ClosedXML
ClosedXML copied to clipboard
Pivot table - support groups fields
Do you want to request a feature or report a bug?
- [x] Bug
- [ ] Feature
- [ ] Question
Did you test against the latest CI build?
- [ ] Yes
- [x] No
If you answered No, please test with the latest development build first.
I cloned and ran locally via ClosedXML.Sandbox.
Version of ClosedXML
0.102.0
What is the current behavior?
Exception during load of a vendor provided spreadsheet.
System.ArgumentOutOfRangeException: The column 'xyz' does not appear in the source range. (Parameter 'sourceName')

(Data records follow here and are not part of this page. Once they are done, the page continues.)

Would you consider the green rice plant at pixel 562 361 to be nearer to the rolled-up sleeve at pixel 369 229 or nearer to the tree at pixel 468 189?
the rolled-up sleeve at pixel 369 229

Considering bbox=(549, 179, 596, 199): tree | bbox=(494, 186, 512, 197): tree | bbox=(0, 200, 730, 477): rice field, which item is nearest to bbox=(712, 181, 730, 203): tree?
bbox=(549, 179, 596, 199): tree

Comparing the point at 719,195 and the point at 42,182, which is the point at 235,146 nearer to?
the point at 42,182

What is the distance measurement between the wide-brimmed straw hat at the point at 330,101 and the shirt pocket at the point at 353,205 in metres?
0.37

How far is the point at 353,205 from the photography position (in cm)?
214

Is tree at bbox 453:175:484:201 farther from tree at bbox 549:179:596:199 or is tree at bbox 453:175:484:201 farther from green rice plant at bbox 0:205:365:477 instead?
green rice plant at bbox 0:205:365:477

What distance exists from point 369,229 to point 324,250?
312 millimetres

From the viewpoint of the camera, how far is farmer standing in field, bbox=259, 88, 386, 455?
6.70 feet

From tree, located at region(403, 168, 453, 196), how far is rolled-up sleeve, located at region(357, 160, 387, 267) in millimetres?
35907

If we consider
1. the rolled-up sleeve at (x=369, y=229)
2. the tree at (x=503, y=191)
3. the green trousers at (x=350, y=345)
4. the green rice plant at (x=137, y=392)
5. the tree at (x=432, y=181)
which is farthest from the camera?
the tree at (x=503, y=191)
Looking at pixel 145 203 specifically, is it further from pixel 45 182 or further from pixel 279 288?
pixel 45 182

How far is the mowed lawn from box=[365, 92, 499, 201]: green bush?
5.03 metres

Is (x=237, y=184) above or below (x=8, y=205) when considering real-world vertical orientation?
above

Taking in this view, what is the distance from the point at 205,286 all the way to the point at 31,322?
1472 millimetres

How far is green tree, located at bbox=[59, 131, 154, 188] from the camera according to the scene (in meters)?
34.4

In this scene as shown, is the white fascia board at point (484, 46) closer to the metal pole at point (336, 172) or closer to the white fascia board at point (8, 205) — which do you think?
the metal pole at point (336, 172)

at ClosedXML.Excel.XLPivotFields.Add(String sourceName, String customName)
at ClosedXML.Excel.XLPivotFields.Add(String sourceName)
at ClosedXML.Excel.XLWorkbook.LoadSpreadsheetDocument(SpreadsheetDocument dSpreadsheet)
at ClosedXML.Excel.XLWorkbook.LoadSheets(Stream stream)
at ClosedXML.Excel.XLWorkbook.Load(Stream stream)
at ClosedXML.Excel.XLWorkbook..ctor(Stream stream, LoadOptions loadOptions)
at ClosedXML.Excel.XLWorkbook..ctor(Stream stream)
...
What is the expected behavior or new feature?
Spreadsheet is loaded.
Is this a regression from the previous version?
Yes. Works in 0.101.0
Reproducibility
Code to reproduce problem: The exception happens during the load of an existing file with a lot of pivot tables and connections. I'm sorry but a code sample isnt really helpful here.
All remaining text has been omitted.